• GIVEN INSTRUCTION: Can you reproduce every one of the items below word for word, with no changes?

[START OF TASK MATERIAL]

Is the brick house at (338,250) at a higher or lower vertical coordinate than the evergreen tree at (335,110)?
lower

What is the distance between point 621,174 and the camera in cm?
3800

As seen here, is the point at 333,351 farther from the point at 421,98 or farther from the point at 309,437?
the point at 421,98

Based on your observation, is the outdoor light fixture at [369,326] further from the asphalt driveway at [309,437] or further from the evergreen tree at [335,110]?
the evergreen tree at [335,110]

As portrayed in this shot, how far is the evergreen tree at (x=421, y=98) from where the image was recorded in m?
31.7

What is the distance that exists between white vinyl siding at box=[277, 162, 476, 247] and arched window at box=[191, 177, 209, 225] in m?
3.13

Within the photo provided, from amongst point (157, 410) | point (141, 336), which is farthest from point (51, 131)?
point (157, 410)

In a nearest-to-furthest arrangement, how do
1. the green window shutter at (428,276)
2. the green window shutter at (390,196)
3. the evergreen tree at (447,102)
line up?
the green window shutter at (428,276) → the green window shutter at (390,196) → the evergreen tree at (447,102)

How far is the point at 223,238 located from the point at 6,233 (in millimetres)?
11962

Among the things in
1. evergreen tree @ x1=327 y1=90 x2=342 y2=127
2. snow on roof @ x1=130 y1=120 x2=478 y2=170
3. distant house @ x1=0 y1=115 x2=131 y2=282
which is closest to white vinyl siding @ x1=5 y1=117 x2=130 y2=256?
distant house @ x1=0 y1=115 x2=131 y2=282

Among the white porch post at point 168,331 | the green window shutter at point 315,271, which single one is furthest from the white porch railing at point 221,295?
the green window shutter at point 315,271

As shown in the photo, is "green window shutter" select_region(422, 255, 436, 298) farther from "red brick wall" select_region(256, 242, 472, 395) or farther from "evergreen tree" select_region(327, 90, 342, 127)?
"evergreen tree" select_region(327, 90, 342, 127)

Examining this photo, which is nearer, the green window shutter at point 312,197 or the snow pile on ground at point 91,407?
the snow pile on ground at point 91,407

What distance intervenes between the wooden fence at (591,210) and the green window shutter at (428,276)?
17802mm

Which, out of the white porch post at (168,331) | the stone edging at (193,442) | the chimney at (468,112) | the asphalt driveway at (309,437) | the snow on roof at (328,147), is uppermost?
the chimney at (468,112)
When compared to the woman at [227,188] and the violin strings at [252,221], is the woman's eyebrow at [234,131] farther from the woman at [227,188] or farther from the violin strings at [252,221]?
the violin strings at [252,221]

[END OF TASK MATERIAL]

• COMPLETE ANSWER:
Is the brick house at (338,250) at a higher or lower vertical coordinate than the evergreen tree at (335,110)?
lower

What is the distance between point 621,174 and the camera in cm?
3800

As seen here, is the point at 333,351 farther from the point at 421,98 or farther from the point at 309,437?
the point at 421,98

Based on your observation, is the outdoor light fixture at [369,326] further from the asphalt driveway at [309,437] or further from the evergreen tree at [335,110]?
the evergreen tree at [335,110]

As portrayed in this shot, how far is the evergreen tree at (x=421, y=98) from where the image was recorded in m?
31.7

What is the distance that exists between white vinyl siding at box=[277, 162, 476, 247] and arched window at box=[191, 177, 209, 225] in m?
3.13

Within the photo provided, from amongst point (157, 410) | point (141, 336), which is farthest from point (51, 131)?
point (157, 410)

In a nearest-to-furthest arrangement, how do
1. the green window shutter at (428,276)
2. the green window shutter at (390,196)
3. the evergreen tree at (447,102)
line up?
the green window shutter at (428,276) → the green window shutter at (390,196) → the evergreen tree at (447,102)

How far is the point at 223,238 located from the point at 6,233 (in millimetres)?
11962

Among the things in
1. evergreen tree @ x1=327 y1=90 x2=342 y2=127
2. snow on roof @ x1=130 y1=120 x2=478 y2=170
3. distant house @ x1=0 y1=115 x2=131 y2=282
which is closest to white vinyl siding @ x1=5 y1=117 x2=130 y2=256?
distant house @ x1=0 y1=115 x2=131 y2=282

Among the white porch post at point 168,331 | the green window shutter at point 315,271, which single one is furthest from the white porch railing at point 221,295?
the green window shutter at point 315,271

As shown in the photo, is "green window shutter" select_region(422, 255, 436, 298) farther from "red brick wall" select_region(256, 242, 472, 395) or farther from "evergreen tree" select_region(327, 90, 342, 127)?
"evergreen tree" select_region(327, 90, 342, 127)

Examining this photo, which is nearer, the green window shutter at point 312,197 or the snow pile on ground at point 91,407?
the snow pile on ground at point 91,407

What distance intervenes between the wooden fence at (591,210) and the green window shutter at (428,276)?
17802mm

Which, out of the white porch post at (168,331) | the stone edging at (193,442) | the chimney at (468,112) | the asphalt driveway at (309,437) | the snow on roof at (328,147), is uppermost?
the chimney at (468,112)
When compared to the woman at [227,188] and the violin strings at [252,221], is the woman's eyebrow at [234,131] farther from the woman at [227,188] or farther from the violin strings at [252,221]?
the violin strings at [252,221]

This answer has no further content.